A Florida state judge last week ruled that President Trump’s sanctuary city executive order unconstitutionally coerced a county, which had been holding an alien for pickup and deportation by ICE. Eleventh Judicial Circuit Judge Milton Hirsch granted the alien’s claim and ordered his release even though there is no precedent for individuals making such claims based on the 10th Amendment.
Prior to the issuance of the president’s executive order (EO 13768), Miami-Dade County refused to recognize ICE detainers. But Miami-Dade Mayor Carlos Gimenez decided to reverse his stance rather than risk the loss of federal funds for failing to comply with such detainers.
The alien in question is James Lacroix, a Haitian national who had legally entered the United States under Temporary Protected Status following the 2010 earthquake. He was arrested several times for driving on a suspended license and for battery and aggravated assault. He was in the process of pleading guilty to a felony charge of habitually driving on a suspended license when an attorney intervened. The attorney petitioned for a writ of habeas corpus to order Lacroix’s release after he finished his sentence.

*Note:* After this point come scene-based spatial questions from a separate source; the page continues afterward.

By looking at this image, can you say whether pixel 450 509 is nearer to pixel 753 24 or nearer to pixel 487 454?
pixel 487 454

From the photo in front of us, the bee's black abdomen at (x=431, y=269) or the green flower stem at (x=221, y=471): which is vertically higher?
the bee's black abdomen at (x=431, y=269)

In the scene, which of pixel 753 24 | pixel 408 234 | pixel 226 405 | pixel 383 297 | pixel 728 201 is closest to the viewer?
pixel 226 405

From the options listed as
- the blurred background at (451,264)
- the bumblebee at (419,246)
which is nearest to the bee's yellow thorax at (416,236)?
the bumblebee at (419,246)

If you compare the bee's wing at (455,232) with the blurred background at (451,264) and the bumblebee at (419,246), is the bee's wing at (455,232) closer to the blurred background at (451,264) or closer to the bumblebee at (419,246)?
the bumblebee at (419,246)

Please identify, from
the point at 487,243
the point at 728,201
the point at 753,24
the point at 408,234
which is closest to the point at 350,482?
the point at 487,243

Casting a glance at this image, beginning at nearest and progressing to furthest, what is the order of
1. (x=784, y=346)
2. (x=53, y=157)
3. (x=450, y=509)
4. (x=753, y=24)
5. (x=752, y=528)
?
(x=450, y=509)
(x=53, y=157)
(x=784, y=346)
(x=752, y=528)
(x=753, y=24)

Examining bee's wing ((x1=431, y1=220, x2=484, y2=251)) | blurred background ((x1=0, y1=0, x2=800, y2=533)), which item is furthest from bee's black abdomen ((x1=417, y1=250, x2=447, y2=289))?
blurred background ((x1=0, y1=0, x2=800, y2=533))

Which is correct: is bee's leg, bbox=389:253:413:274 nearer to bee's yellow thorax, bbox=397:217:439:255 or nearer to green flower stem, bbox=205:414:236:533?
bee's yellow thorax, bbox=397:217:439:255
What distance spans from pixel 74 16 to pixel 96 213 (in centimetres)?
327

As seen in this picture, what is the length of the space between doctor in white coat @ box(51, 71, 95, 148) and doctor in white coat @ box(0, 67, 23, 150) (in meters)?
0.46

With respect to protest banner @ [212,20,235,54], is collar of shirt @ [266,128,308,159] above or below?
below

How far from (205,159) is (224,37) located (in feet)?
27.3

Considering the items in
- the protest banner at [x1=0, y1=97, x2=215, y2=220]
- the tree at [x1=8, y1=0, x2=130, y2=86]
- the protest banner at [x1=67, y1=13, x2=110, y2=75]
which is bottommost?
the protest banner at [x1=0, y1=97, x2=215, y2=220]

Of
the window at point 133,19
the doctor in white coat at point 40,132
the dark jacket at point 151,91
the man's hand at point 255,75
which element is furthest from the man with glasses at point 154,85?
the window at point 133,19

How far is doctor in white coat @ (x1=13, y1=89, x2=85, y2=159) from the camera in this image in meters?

Judge Hirsch ruled the federal government is constitutionally prohibited from forcing Miami-Dade to hold Lacroix a prisoner, and the County is prohibited from complying. Hirsch cited the Supreme Court’s 2011 case Bond v. United States as allowing Lacroix to claim a Tenth Amendment violation. However, as Breitbart’s Ken Klukowski noted “The Supreme Court has previously only allowed states to make a coercion challenge against Congress. While this claim could possibly be raised by a county or city as part of the state, nothing in Supreme Court precedent suggests that individual persons can raise the claim. Moreover, all such Tenth Amendment claims have only been raised against the federal government, never in a case against state or local officials, as is happening here.”
Miami-Dade County is now appealing the case (Lacroix v. Junior) to the Florida court of appeals. The county said the matter should be handled in a federal court because "immigration is a federal issue.”